That “us against the world” mindset resonated with Tennessee fans. Vitello would change and tame his fire over the years which helped the Vols get over the hump and win the program’s first national championship. But he never apologized for that fire and intensity.
Tennessee Director of Athletics Danny White said that Wednesday was “not a sad day” but “a proud day.” White is correct that it’s a proud day. How could anyone surrounding Tennessee baseball not be proud of Vitello and what the program has become? The San Francisco Giants have won three World Series in the last 16 years and they’re making an unprecedented move to hire Tennessee’s coach.
But White is wrong about it not being a sad day. How could it not be? Vitello was the sport’s best coach and the best coach at Tennessee since Pat Summitt stalked the sidelines. Vol fans felt closer to Vitello than any other coach in my, albeit short, lifetime. Losing him his a massive blow.
Vitello leaves the Tennessee program infinitely better than he found it. Tennessee’s baseball budget has increased from $3.5 million to $14 million over the last nine years, according to White.

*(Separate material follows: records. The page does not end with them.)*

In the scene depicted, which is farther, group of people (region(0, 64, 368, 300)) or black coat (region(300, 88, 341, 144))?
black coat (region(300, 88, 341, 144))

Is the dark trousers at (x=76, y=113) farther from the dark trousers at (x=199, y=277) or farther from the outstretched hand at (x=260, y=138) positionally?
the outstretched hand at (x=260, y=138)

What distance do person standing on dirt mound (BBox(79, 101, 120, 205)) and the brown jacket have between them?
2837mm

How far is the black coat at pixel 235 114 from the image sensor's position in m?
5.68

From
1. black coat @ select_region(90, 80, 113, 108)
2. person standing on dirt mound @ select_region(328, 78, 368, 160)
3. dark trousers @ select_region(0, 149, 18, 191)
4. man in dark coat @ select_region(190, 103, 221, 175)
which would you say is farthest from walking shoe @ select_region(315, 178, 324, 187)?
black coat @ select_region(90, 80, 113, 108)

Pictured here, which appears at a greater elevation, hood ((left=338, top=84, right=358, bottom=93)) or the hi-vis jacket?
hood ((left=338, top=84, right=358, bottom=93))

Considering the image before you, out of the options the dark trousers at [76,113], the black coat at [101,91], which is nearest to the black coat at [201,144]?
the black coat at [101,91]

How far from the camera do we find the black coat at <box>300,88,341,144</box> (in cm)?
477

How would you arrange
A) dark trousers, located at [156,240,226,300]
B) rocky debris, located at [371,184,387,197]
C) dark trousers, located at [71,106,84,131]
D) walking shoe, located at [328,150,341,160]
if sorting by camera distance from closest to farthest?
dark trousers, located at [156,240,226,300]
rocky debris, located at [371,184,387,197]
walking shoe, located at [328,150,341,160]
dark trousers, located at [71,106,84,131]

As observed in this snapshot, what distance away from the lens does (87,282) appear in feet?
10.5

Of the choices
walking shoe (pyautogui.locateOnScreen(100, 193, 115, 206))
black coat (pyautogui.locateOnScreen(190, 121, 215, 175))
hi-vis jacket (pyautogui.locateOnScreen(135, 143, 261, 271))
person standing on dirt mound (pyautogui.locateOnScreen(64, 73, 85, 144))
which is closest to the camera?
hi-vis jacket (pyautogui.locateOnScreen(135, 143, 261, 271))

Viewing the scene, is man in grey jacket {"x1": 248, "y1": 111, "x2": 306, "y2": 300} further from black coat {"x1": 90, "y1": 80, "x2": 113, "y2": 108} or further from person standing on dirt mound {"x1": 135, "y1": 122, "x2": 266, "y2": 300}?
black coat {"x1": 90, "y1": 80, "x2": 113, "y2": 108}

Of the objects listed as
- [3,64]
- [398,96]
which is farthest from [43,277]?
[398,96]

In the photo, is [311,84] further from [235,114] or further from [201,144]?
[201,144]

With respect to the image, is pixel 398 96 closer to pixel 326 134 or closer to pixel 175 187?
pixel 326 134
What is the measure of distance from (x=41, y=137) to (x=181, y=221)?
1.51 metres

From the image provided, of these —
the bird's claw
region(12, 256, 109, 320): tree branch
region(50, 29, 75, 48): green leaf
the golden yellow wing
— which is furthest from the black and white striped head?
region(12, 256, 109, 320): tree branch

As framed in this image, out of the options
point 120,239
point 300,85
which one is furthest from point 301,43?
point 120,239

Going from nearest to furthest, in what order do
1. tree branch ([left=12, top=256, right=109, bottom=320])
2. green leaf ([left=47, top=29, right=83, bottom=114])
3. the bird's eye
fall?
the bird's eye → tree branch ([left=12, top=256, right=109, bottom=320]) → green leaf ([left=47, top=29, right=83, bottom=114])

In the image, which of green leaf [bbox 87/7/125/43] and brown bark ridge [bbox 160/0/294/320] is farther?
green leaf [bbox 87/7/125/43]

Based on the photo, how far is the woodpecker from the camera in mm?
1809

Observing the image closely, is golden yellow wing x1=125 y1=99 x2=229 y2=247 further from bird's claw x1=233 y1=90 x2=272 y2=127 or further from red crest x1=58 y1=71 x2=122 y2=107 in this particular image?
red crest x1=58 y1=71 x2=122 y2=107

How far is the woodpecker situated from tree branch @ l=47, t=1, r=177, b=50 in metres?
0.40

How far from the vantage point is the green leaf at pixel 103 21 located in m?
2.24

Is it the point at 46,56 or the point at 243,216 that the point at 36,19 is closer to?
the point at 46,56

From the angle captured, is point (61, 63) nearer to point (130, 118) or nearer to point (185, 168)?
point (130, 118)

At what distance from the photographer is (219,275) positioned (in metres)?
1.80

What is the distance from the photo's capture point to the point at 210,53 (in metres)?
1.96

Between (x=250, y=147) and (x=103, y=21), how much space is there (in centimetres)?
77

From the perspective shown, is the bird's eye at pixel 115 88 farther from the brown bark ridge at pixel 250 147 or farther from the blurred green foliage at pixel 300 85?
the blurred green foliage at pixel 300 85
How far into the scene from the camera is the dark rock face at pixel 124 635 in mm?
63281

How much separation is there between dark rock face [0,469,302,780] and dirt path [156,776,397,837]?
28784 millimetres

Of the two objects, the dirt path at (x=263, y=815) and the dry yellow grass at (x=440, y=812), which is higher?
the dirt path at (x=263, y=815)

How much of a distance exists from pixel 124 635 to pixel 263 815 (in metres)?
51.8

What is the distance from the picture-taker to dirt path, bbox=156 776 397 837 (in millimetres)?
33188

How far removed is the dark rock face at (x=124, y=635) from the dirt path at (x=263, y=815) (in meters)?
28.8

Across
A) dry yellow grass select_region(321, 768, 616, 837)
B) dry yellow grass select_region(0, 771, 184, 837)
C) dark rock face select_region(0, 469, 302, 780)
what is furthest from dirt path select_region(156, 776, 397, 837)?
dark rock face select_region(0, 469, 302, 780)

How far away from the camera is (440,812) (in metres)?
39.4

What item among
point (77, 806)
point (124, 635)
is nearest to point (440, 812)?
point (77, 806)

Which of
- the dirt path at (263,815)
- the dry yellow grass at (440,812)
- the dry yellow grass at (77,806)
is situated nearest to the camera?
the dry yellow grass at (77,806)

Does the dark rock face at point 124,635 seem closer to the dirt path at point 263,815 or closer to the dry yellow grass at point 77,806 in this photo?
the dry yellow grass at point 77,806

The $109 million Lindsey Nelson Stadium renovation is expected to finish before the start of the 2026 season. It’s a reverse Field of Dreams situation. Tennessee built it, but the man responsible for it won’t be there to see the finished product.
All of that makes Tennessee an attractive job. Whether with associate head coach Josh Elander or an outside hire, Tennessee could continue to win at a high level. But it will never be the same as it was with Vitello. And that is unquestionably sad.